- Native to: China
- Region: Debao County and parts of Jingxi County, Guangxi
- Language family: Kra–Dai TaiCentral TaiPyang Zhuang; ; ;

Language codes
- ISO 639-3: None (mis)
- Glottolog: None

= Pyang Zhuang language =

Tai language spoken in China

Pyang Zhuang, or Fuping Zhuang (扶平语), is an underdescribed Central Tai language spoken in southwestern Guangxi, China. It appears to be most closely related to Nong Zhuang.

The Pyang refer to themselves as /pjaːŋ/^{B2} or /tʰoː/^{C1-A}, but are referred to as /ˀjuj/^{C1} by the surrounding Yang Zhuang people (Liao 2016:315).

==Distribution==
Pyang Zhuang is spoken in the following locations of Guangxi, China (Liao 2016:315-316).
- Fuping Village 扶平村, Jingde Town 敬德镇, Debao County, Guangxi
  - Tuoxin 驮信村 (/ˀbaːn55 teː31 θin21/ in Pyang Zhuang)
- Ronghua Township 荣华乡, Debao County, Guangxi
- Kuixu Township 魁圩乡, Jingxi County, Guangxi

==Classification==
Pyang Zhuang may be closely related to the Nong Zhuang language of Yunnan. Innovations shared between Pyang Zhuang and Nong Zhuang include the following (Liao 2016:316).

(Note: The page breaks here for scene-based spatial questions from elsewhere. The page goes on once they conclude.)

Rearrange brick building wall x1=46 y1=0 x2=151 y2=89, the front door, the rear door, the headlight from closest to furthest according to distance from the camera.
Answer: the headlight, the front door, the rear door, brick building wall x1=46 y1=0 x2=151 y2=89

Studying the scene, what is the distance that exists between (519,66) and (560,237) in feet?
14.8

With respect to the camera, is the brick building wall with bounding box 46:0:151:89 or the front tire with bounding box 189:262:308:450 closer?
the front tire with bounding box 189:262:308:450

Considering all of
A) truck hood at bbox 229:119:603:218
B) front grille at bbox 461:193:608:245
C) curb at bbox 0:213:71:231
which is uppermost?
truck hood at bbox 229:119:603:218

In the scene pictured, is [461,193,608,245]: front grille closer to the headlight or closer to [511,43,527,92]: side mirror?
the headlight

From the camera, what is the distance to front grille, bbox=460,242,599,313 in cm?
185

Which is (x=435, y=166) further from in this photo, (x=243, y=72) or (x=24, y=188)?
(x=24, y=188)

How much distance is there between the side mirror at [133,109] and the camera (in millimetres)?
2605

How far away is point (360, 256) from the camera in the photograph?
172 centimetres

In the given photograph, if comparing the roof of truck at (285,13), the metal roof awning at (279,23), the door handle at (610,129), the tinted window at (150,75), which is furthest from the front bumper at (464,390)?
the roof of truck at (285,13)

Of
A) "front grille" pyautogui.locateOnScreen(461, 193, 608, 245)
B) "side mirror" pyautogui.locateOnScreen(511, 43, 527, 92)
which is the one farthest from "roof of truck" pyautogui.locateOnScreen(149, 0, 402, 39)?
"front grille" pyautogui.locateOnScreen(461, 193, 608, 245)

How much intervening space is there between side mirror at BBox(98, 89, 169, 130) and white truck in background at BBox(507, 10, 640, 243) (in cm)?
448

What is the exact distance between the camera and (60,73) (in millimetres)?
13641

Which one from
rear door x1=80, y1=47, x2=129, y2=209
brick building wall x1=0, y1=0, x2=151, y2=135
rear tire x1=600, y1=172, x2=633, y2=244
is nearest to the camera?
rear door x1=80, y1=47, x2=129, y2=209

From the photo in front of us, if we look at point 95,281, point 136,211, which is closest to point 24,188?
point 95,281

- Proto-Tai *kr- > tɕʰ- (as opposed to *kr- > kʰj- in Yang Zhuang, and *kr- > h- in Southwestern Tai). Examples include tɕʰaː^{A1-A} 'to seek' and tɕʰɔk^{DS1-A} 'six'.
- hɔk^{DS1-A} 'to do' is only found in Pyang Zhuang and Nong Zhuang (as opposed to hat^{DS1-A} 'to do' in Yang Zhuang, and het^{DS1-A} 'to do' in Zuojiang Zhuang and Isan).